=== DATASET RECORDS ===

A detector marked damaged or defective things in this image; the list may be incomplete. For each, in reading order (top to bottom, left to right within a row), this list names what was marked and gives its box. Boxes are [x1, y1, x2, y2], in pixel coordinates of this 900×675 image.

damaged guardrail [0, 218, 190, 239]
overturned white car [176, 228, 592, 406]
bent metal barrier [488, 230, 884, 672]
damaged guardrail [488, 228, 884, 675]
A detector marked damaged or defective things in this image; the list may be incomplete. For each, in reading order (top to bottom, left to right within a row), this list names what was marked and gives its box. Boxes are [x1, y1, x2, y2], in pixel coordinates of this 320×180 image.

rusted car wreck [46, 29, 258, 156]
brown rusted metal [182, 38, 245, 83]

===
=== DATASET RECORDS ===

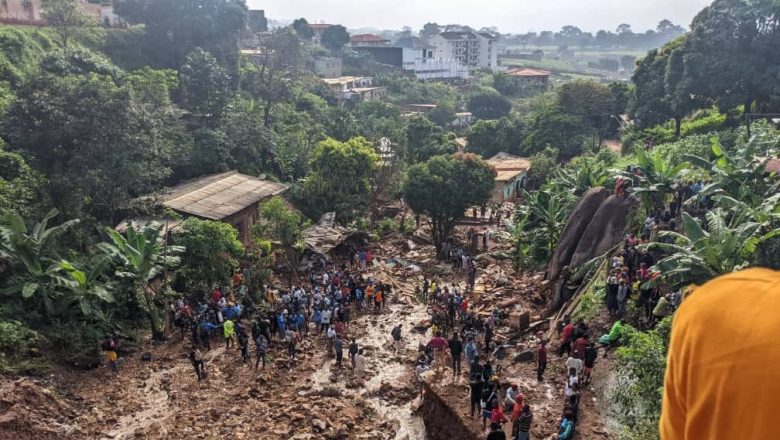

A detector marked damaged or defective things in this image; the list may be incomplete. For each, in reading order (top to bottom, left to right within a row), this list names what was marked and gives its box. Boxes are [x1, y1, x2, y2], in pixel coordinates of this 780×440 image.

===
=== DATASET RECORDS ===

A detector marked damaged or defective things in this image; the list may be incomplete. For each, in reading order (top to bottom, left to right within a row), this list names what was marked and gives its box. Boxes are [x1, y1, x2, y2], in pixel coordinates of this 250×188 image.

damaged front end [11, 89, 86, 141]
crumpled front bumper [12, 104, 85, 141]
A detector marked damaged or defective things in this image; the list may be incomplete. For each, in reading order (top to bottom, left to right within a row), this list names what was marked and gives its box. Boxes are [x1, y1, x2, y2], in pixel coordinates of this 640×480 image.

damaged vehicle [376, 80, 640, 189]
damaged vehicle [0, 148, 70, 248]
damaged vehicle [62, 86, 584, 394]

===

Recast the listing as a JSON list of strings, starting at the line that contains "this 640×480 image." and ending at the line that contains "damaged vehicle [62, 86, 584, 394]", both included. Give one string per line and leave out blank lines.

**EXERCISE SOLUTION**
[
  "A detector marked damaged or defective things in this image; the list may be incomplete. For each, in reading order (top to bottom, left to right within a row), this list names what was marked and gives its box. Boxes are [x1, y1, x2, y2], in pixel coordinates of this 640×480 image.",
  "damaged vehicle [376, 80, 640, 189]",
  "damaged vehicle [0, 148, 70, 248]",
  "damaged vehicle [62, 86, 584, 394]"
]